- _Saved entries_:
________________

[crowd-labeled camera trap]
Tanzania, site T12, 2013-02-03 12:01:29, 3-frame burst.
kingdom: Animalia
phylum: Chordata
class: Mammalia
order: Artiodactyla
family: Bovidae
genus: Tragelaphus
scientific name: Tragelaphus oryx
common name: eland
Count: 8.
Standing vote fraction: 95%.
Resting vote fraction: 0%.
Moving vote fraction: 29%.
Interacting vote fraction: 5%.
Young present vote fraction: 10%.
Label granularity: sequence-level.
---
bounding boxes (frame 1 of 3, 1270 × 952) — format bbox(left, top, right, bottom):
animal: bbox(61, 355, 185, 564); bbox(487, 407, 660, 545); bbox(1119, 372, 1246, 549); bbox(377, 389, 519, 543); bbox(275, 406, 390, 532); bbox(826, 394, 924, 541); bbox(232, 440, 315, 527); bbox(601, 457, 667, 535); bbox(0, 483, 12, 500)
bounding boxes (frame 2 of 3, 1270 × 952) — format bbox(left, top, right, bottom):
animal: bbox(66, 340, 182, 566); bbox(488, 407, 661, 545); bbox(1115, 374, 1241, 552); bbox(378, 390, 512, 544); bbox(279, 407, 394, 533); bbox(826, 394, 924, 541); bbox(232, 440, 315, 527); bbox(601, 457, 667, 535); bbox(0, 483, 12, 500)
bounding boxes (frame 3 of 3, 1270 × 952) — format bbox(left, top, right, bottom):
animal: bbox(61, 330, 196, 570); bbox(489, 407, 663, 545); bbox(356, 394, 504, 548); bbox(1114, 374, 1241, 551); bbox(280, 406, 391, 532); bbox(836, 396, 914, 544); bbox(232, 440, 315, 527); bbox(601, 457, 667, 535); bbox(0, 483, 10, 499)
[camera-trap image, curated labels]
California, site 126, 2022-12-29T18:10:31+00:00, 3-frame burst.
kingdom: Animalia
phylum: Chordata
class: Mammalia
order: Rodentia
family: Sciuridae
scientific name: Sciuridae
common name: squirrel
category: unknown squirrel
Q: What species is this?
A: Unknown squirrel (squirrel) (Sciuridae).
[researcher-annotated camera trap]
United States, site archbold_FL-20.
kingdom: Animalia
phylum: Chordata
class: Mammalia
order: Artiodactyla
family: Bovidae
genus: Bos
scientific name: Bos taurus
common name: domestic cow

________________

- _Task instructions_: Every line above should be written out again exactly as it stands.

- _Solved problem_:
[crowd-labeled camera trap]
Tanzania, site T12, 2013-02-03 12:01:29, 3-frame burst.
kingdom: Animalia
phylum: Chordata
class: Mammalia
order: Artiodactyla
family: Bovidae
genus: Tragelaphus
scientific name: Tragelaphus oryx
common name: eland
Count: 8.
Standing vote fraction: 95%.
Resting vote fraction: 0%.
Moving vote fraction: 29%.
Interacting vote fraction: 5%.
Young present vote fraction: 10%.
Label granularity: sequence-level.
---
bounding boxes (frame 1 of 3, 1270 × 952) — format bbox(left, top, right, bottom):
animal: bbox(61, 355, 185, 564); bbox(487, 407, 660, 545); bbox(1119, 372, 1246, 549); bbox(377, 389, 519, 543); bbox(275, 406, 390, 532); bbox(826, 394, 924, 541); bbox(232, 440, 315, 527); bbox(601, 457, 667, 535); bbox(0, 483, 12, 500)
bounding boxes (frame 2 of 3, 1270 × 952) — format bbox(left, top, right, bottom):
animal: bbox(66, 340, 182, 566); bbox(488, 407, 661, 545); bbox(1115, 374, 1241, 552); bbox(378, 390, 512, 544); bbox(279, 407, 394, 533); bbox(826, 394, 924, 541); bbox(232, 440, 315, 527); bbox(601, 457, 667, 535); bbox(0, 483, 12, 500)
bounding boxes (frame 3 of 3, 1270 × 952) — format bbox(left, top, right, bottom):
animal: bbox(61, 330, 196, 570); bbox(489, 407, 663, 545); bbox(356, 394, 504, 548); bbox(1114, 374, 1241, 551); bbox(280, 406, 391, 532); bbox(836, 396, 914, 544); bbox(232, 440, 315, 527); bbox(601, 457, 667, 535); bbox(0, 483, 10, 499)
[camera-trap image, curated labels]
California, site 126, 2022-12-29T18:10:31+00:00, 3-frame burst.
kingdom: Animalia
phylum: Chordata
class: Mammalia
order: Rodentia
family: Sciuridae
scientific name: Sciuridae
common name: squirrel
category: unknown squirrel
Q: What species is this?
A: Unknown squirrel (squirrel) (Sciuridae).
[researcher-annotated camera trap]
United States, site archbold_FL-20.
kingdom: Animalia
phylum: Chordata
class: Mammalia
order: Artiodactyla
family: Bovidae
genus: Bos
scientific name: Bos taurus
common name: domestic cow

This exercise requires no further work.